--- BEGIN EXTRACTED INFORMATION ---
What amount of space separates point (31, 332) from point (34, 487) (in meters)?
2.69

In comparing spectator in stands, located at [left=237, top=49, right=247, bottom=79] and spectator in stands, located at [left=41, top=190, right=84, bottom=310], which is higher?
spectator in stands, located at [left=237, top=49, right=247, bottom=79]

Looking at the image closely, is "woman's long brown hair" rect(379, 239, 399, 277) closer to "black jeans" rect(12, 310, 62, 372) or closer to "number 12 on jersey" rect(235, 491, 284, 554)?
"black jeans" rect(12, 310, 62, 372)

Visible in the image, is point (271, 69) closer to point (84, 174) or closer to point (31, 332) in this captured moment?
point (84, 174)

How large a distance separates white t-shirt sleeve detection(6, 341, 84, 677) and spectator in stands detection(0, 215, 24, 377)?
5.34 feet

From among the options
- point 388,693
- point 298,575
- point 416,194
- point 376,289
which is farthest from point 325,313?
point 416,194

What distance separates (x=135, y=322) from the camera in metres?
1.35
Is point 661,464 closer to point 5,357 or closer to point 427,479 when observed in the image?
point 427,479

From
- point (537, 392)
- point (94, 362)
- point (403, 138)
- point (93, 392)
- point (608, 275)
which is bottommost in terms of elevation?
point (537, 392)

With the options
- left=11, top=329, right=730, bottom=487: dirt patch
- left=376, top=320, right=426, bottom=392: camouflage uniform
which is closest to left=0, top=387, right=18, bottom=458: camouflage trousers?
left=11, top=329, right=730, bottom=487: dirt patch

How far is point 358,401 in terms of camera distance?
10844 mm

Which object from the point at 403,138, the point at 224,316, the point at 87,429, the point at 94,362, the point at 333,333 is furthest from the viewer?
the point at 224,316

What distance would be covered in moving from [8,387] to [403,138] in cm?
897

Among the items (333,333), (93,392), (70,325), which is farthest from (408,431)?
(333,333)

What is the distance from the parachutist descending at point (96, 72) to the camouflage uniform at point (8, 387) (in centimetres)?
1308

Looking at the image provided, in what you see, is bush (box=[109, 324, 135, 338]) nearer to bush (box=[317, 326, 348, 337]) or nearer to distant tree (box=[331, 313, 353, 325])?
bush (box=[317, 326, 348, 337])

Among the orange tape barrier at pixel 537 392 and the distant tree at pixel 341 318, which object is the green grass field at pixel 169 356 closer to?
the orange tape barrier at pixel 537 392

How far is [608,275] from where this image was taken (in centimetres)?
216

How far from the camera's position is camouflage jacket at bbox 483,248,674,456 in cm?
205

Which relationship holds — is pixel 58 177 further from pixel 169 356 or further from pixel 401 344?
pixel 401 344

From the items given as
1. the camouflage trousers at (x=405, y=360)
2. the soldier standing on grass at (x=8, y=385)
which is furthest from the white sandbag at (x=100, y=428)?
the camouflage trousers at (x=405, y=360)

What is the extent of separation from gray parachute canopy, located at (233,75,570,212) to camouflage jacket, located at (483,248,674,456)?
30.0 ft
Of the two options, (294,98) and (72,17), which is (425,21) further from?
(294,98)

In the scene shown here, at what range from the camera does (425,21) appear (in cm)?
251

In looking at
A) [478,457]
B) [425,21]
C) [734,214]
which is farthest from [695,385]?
--- END EXTRACTED INFORMATION ---
### JOB
Put everything from the line containing "Looking at the image provided, in" down to the end of the rows into a Markdown table with the columns No. and Line. Leave out blank lines.

### COMPLETED TASK
| No. | Line |
|---|---|
| 1 | Looking at the image provided, in what you see, is bush (box=[109, 324, 135, 338]) nearer to bush (box=[317, 326, 348, 337]) or nearer to distant tree (box=[331, 313, 353, 325])? |
| 2 | bush (box=[317, 326, 348, 337]) |
| 3 | Among the orange tape barrier at pixel 537 392 and the distant tree at pixel 341 318, which object is the green grass field at pixel 169 356 closer to? |
| 4 | the orange tape barrier at pixel 537 392 |
| 5 | How far is [608,275] from where this image was taken (in centimetres)? |
| 6 | 216 |
| 7 | How far from the camera's position is camouflage jacket at bbox 483,248,674,456 in cm? |
| 8 | 205 |
| 9 | Which relationship holds — is pixel 58 177 further from pixel 169 356 or further from pixel 401 344? |
| 10 | pixel 401 344 |
| 11 | From the items given as |
| 12 | 1. the camouflage trousers at (x=405, y=360) |
| 13 | 2. the soldier standing on grass at (x=8, y=385) |
| 14 | which is furthest from the white sandbag at (x=100, y=428)? |
| 15 | the camouflage trousers at (x=405, y=360) |
| 16 | What is the extent of separation from gray parachute canopy, located at (233,75,570,212) to camouflage jacket, located at (483,248,674,456)? |
| 17 | 30.0 ft |
| 18 | Of the two options, (294,98) and (72,17), which is (425,21) further from? |
| 19 | (294,98) |
| 20 | In the scene shown here, at what range from the camera does (425,21) appear (in cm)? |
| 21 | 251 |
| 22 | In looking at |
| 23 | A) [478,457] |
| 24 | B) [425,21] |
| 25 | C) [734,214] |
| 26 | which is farthest from [695,385]? |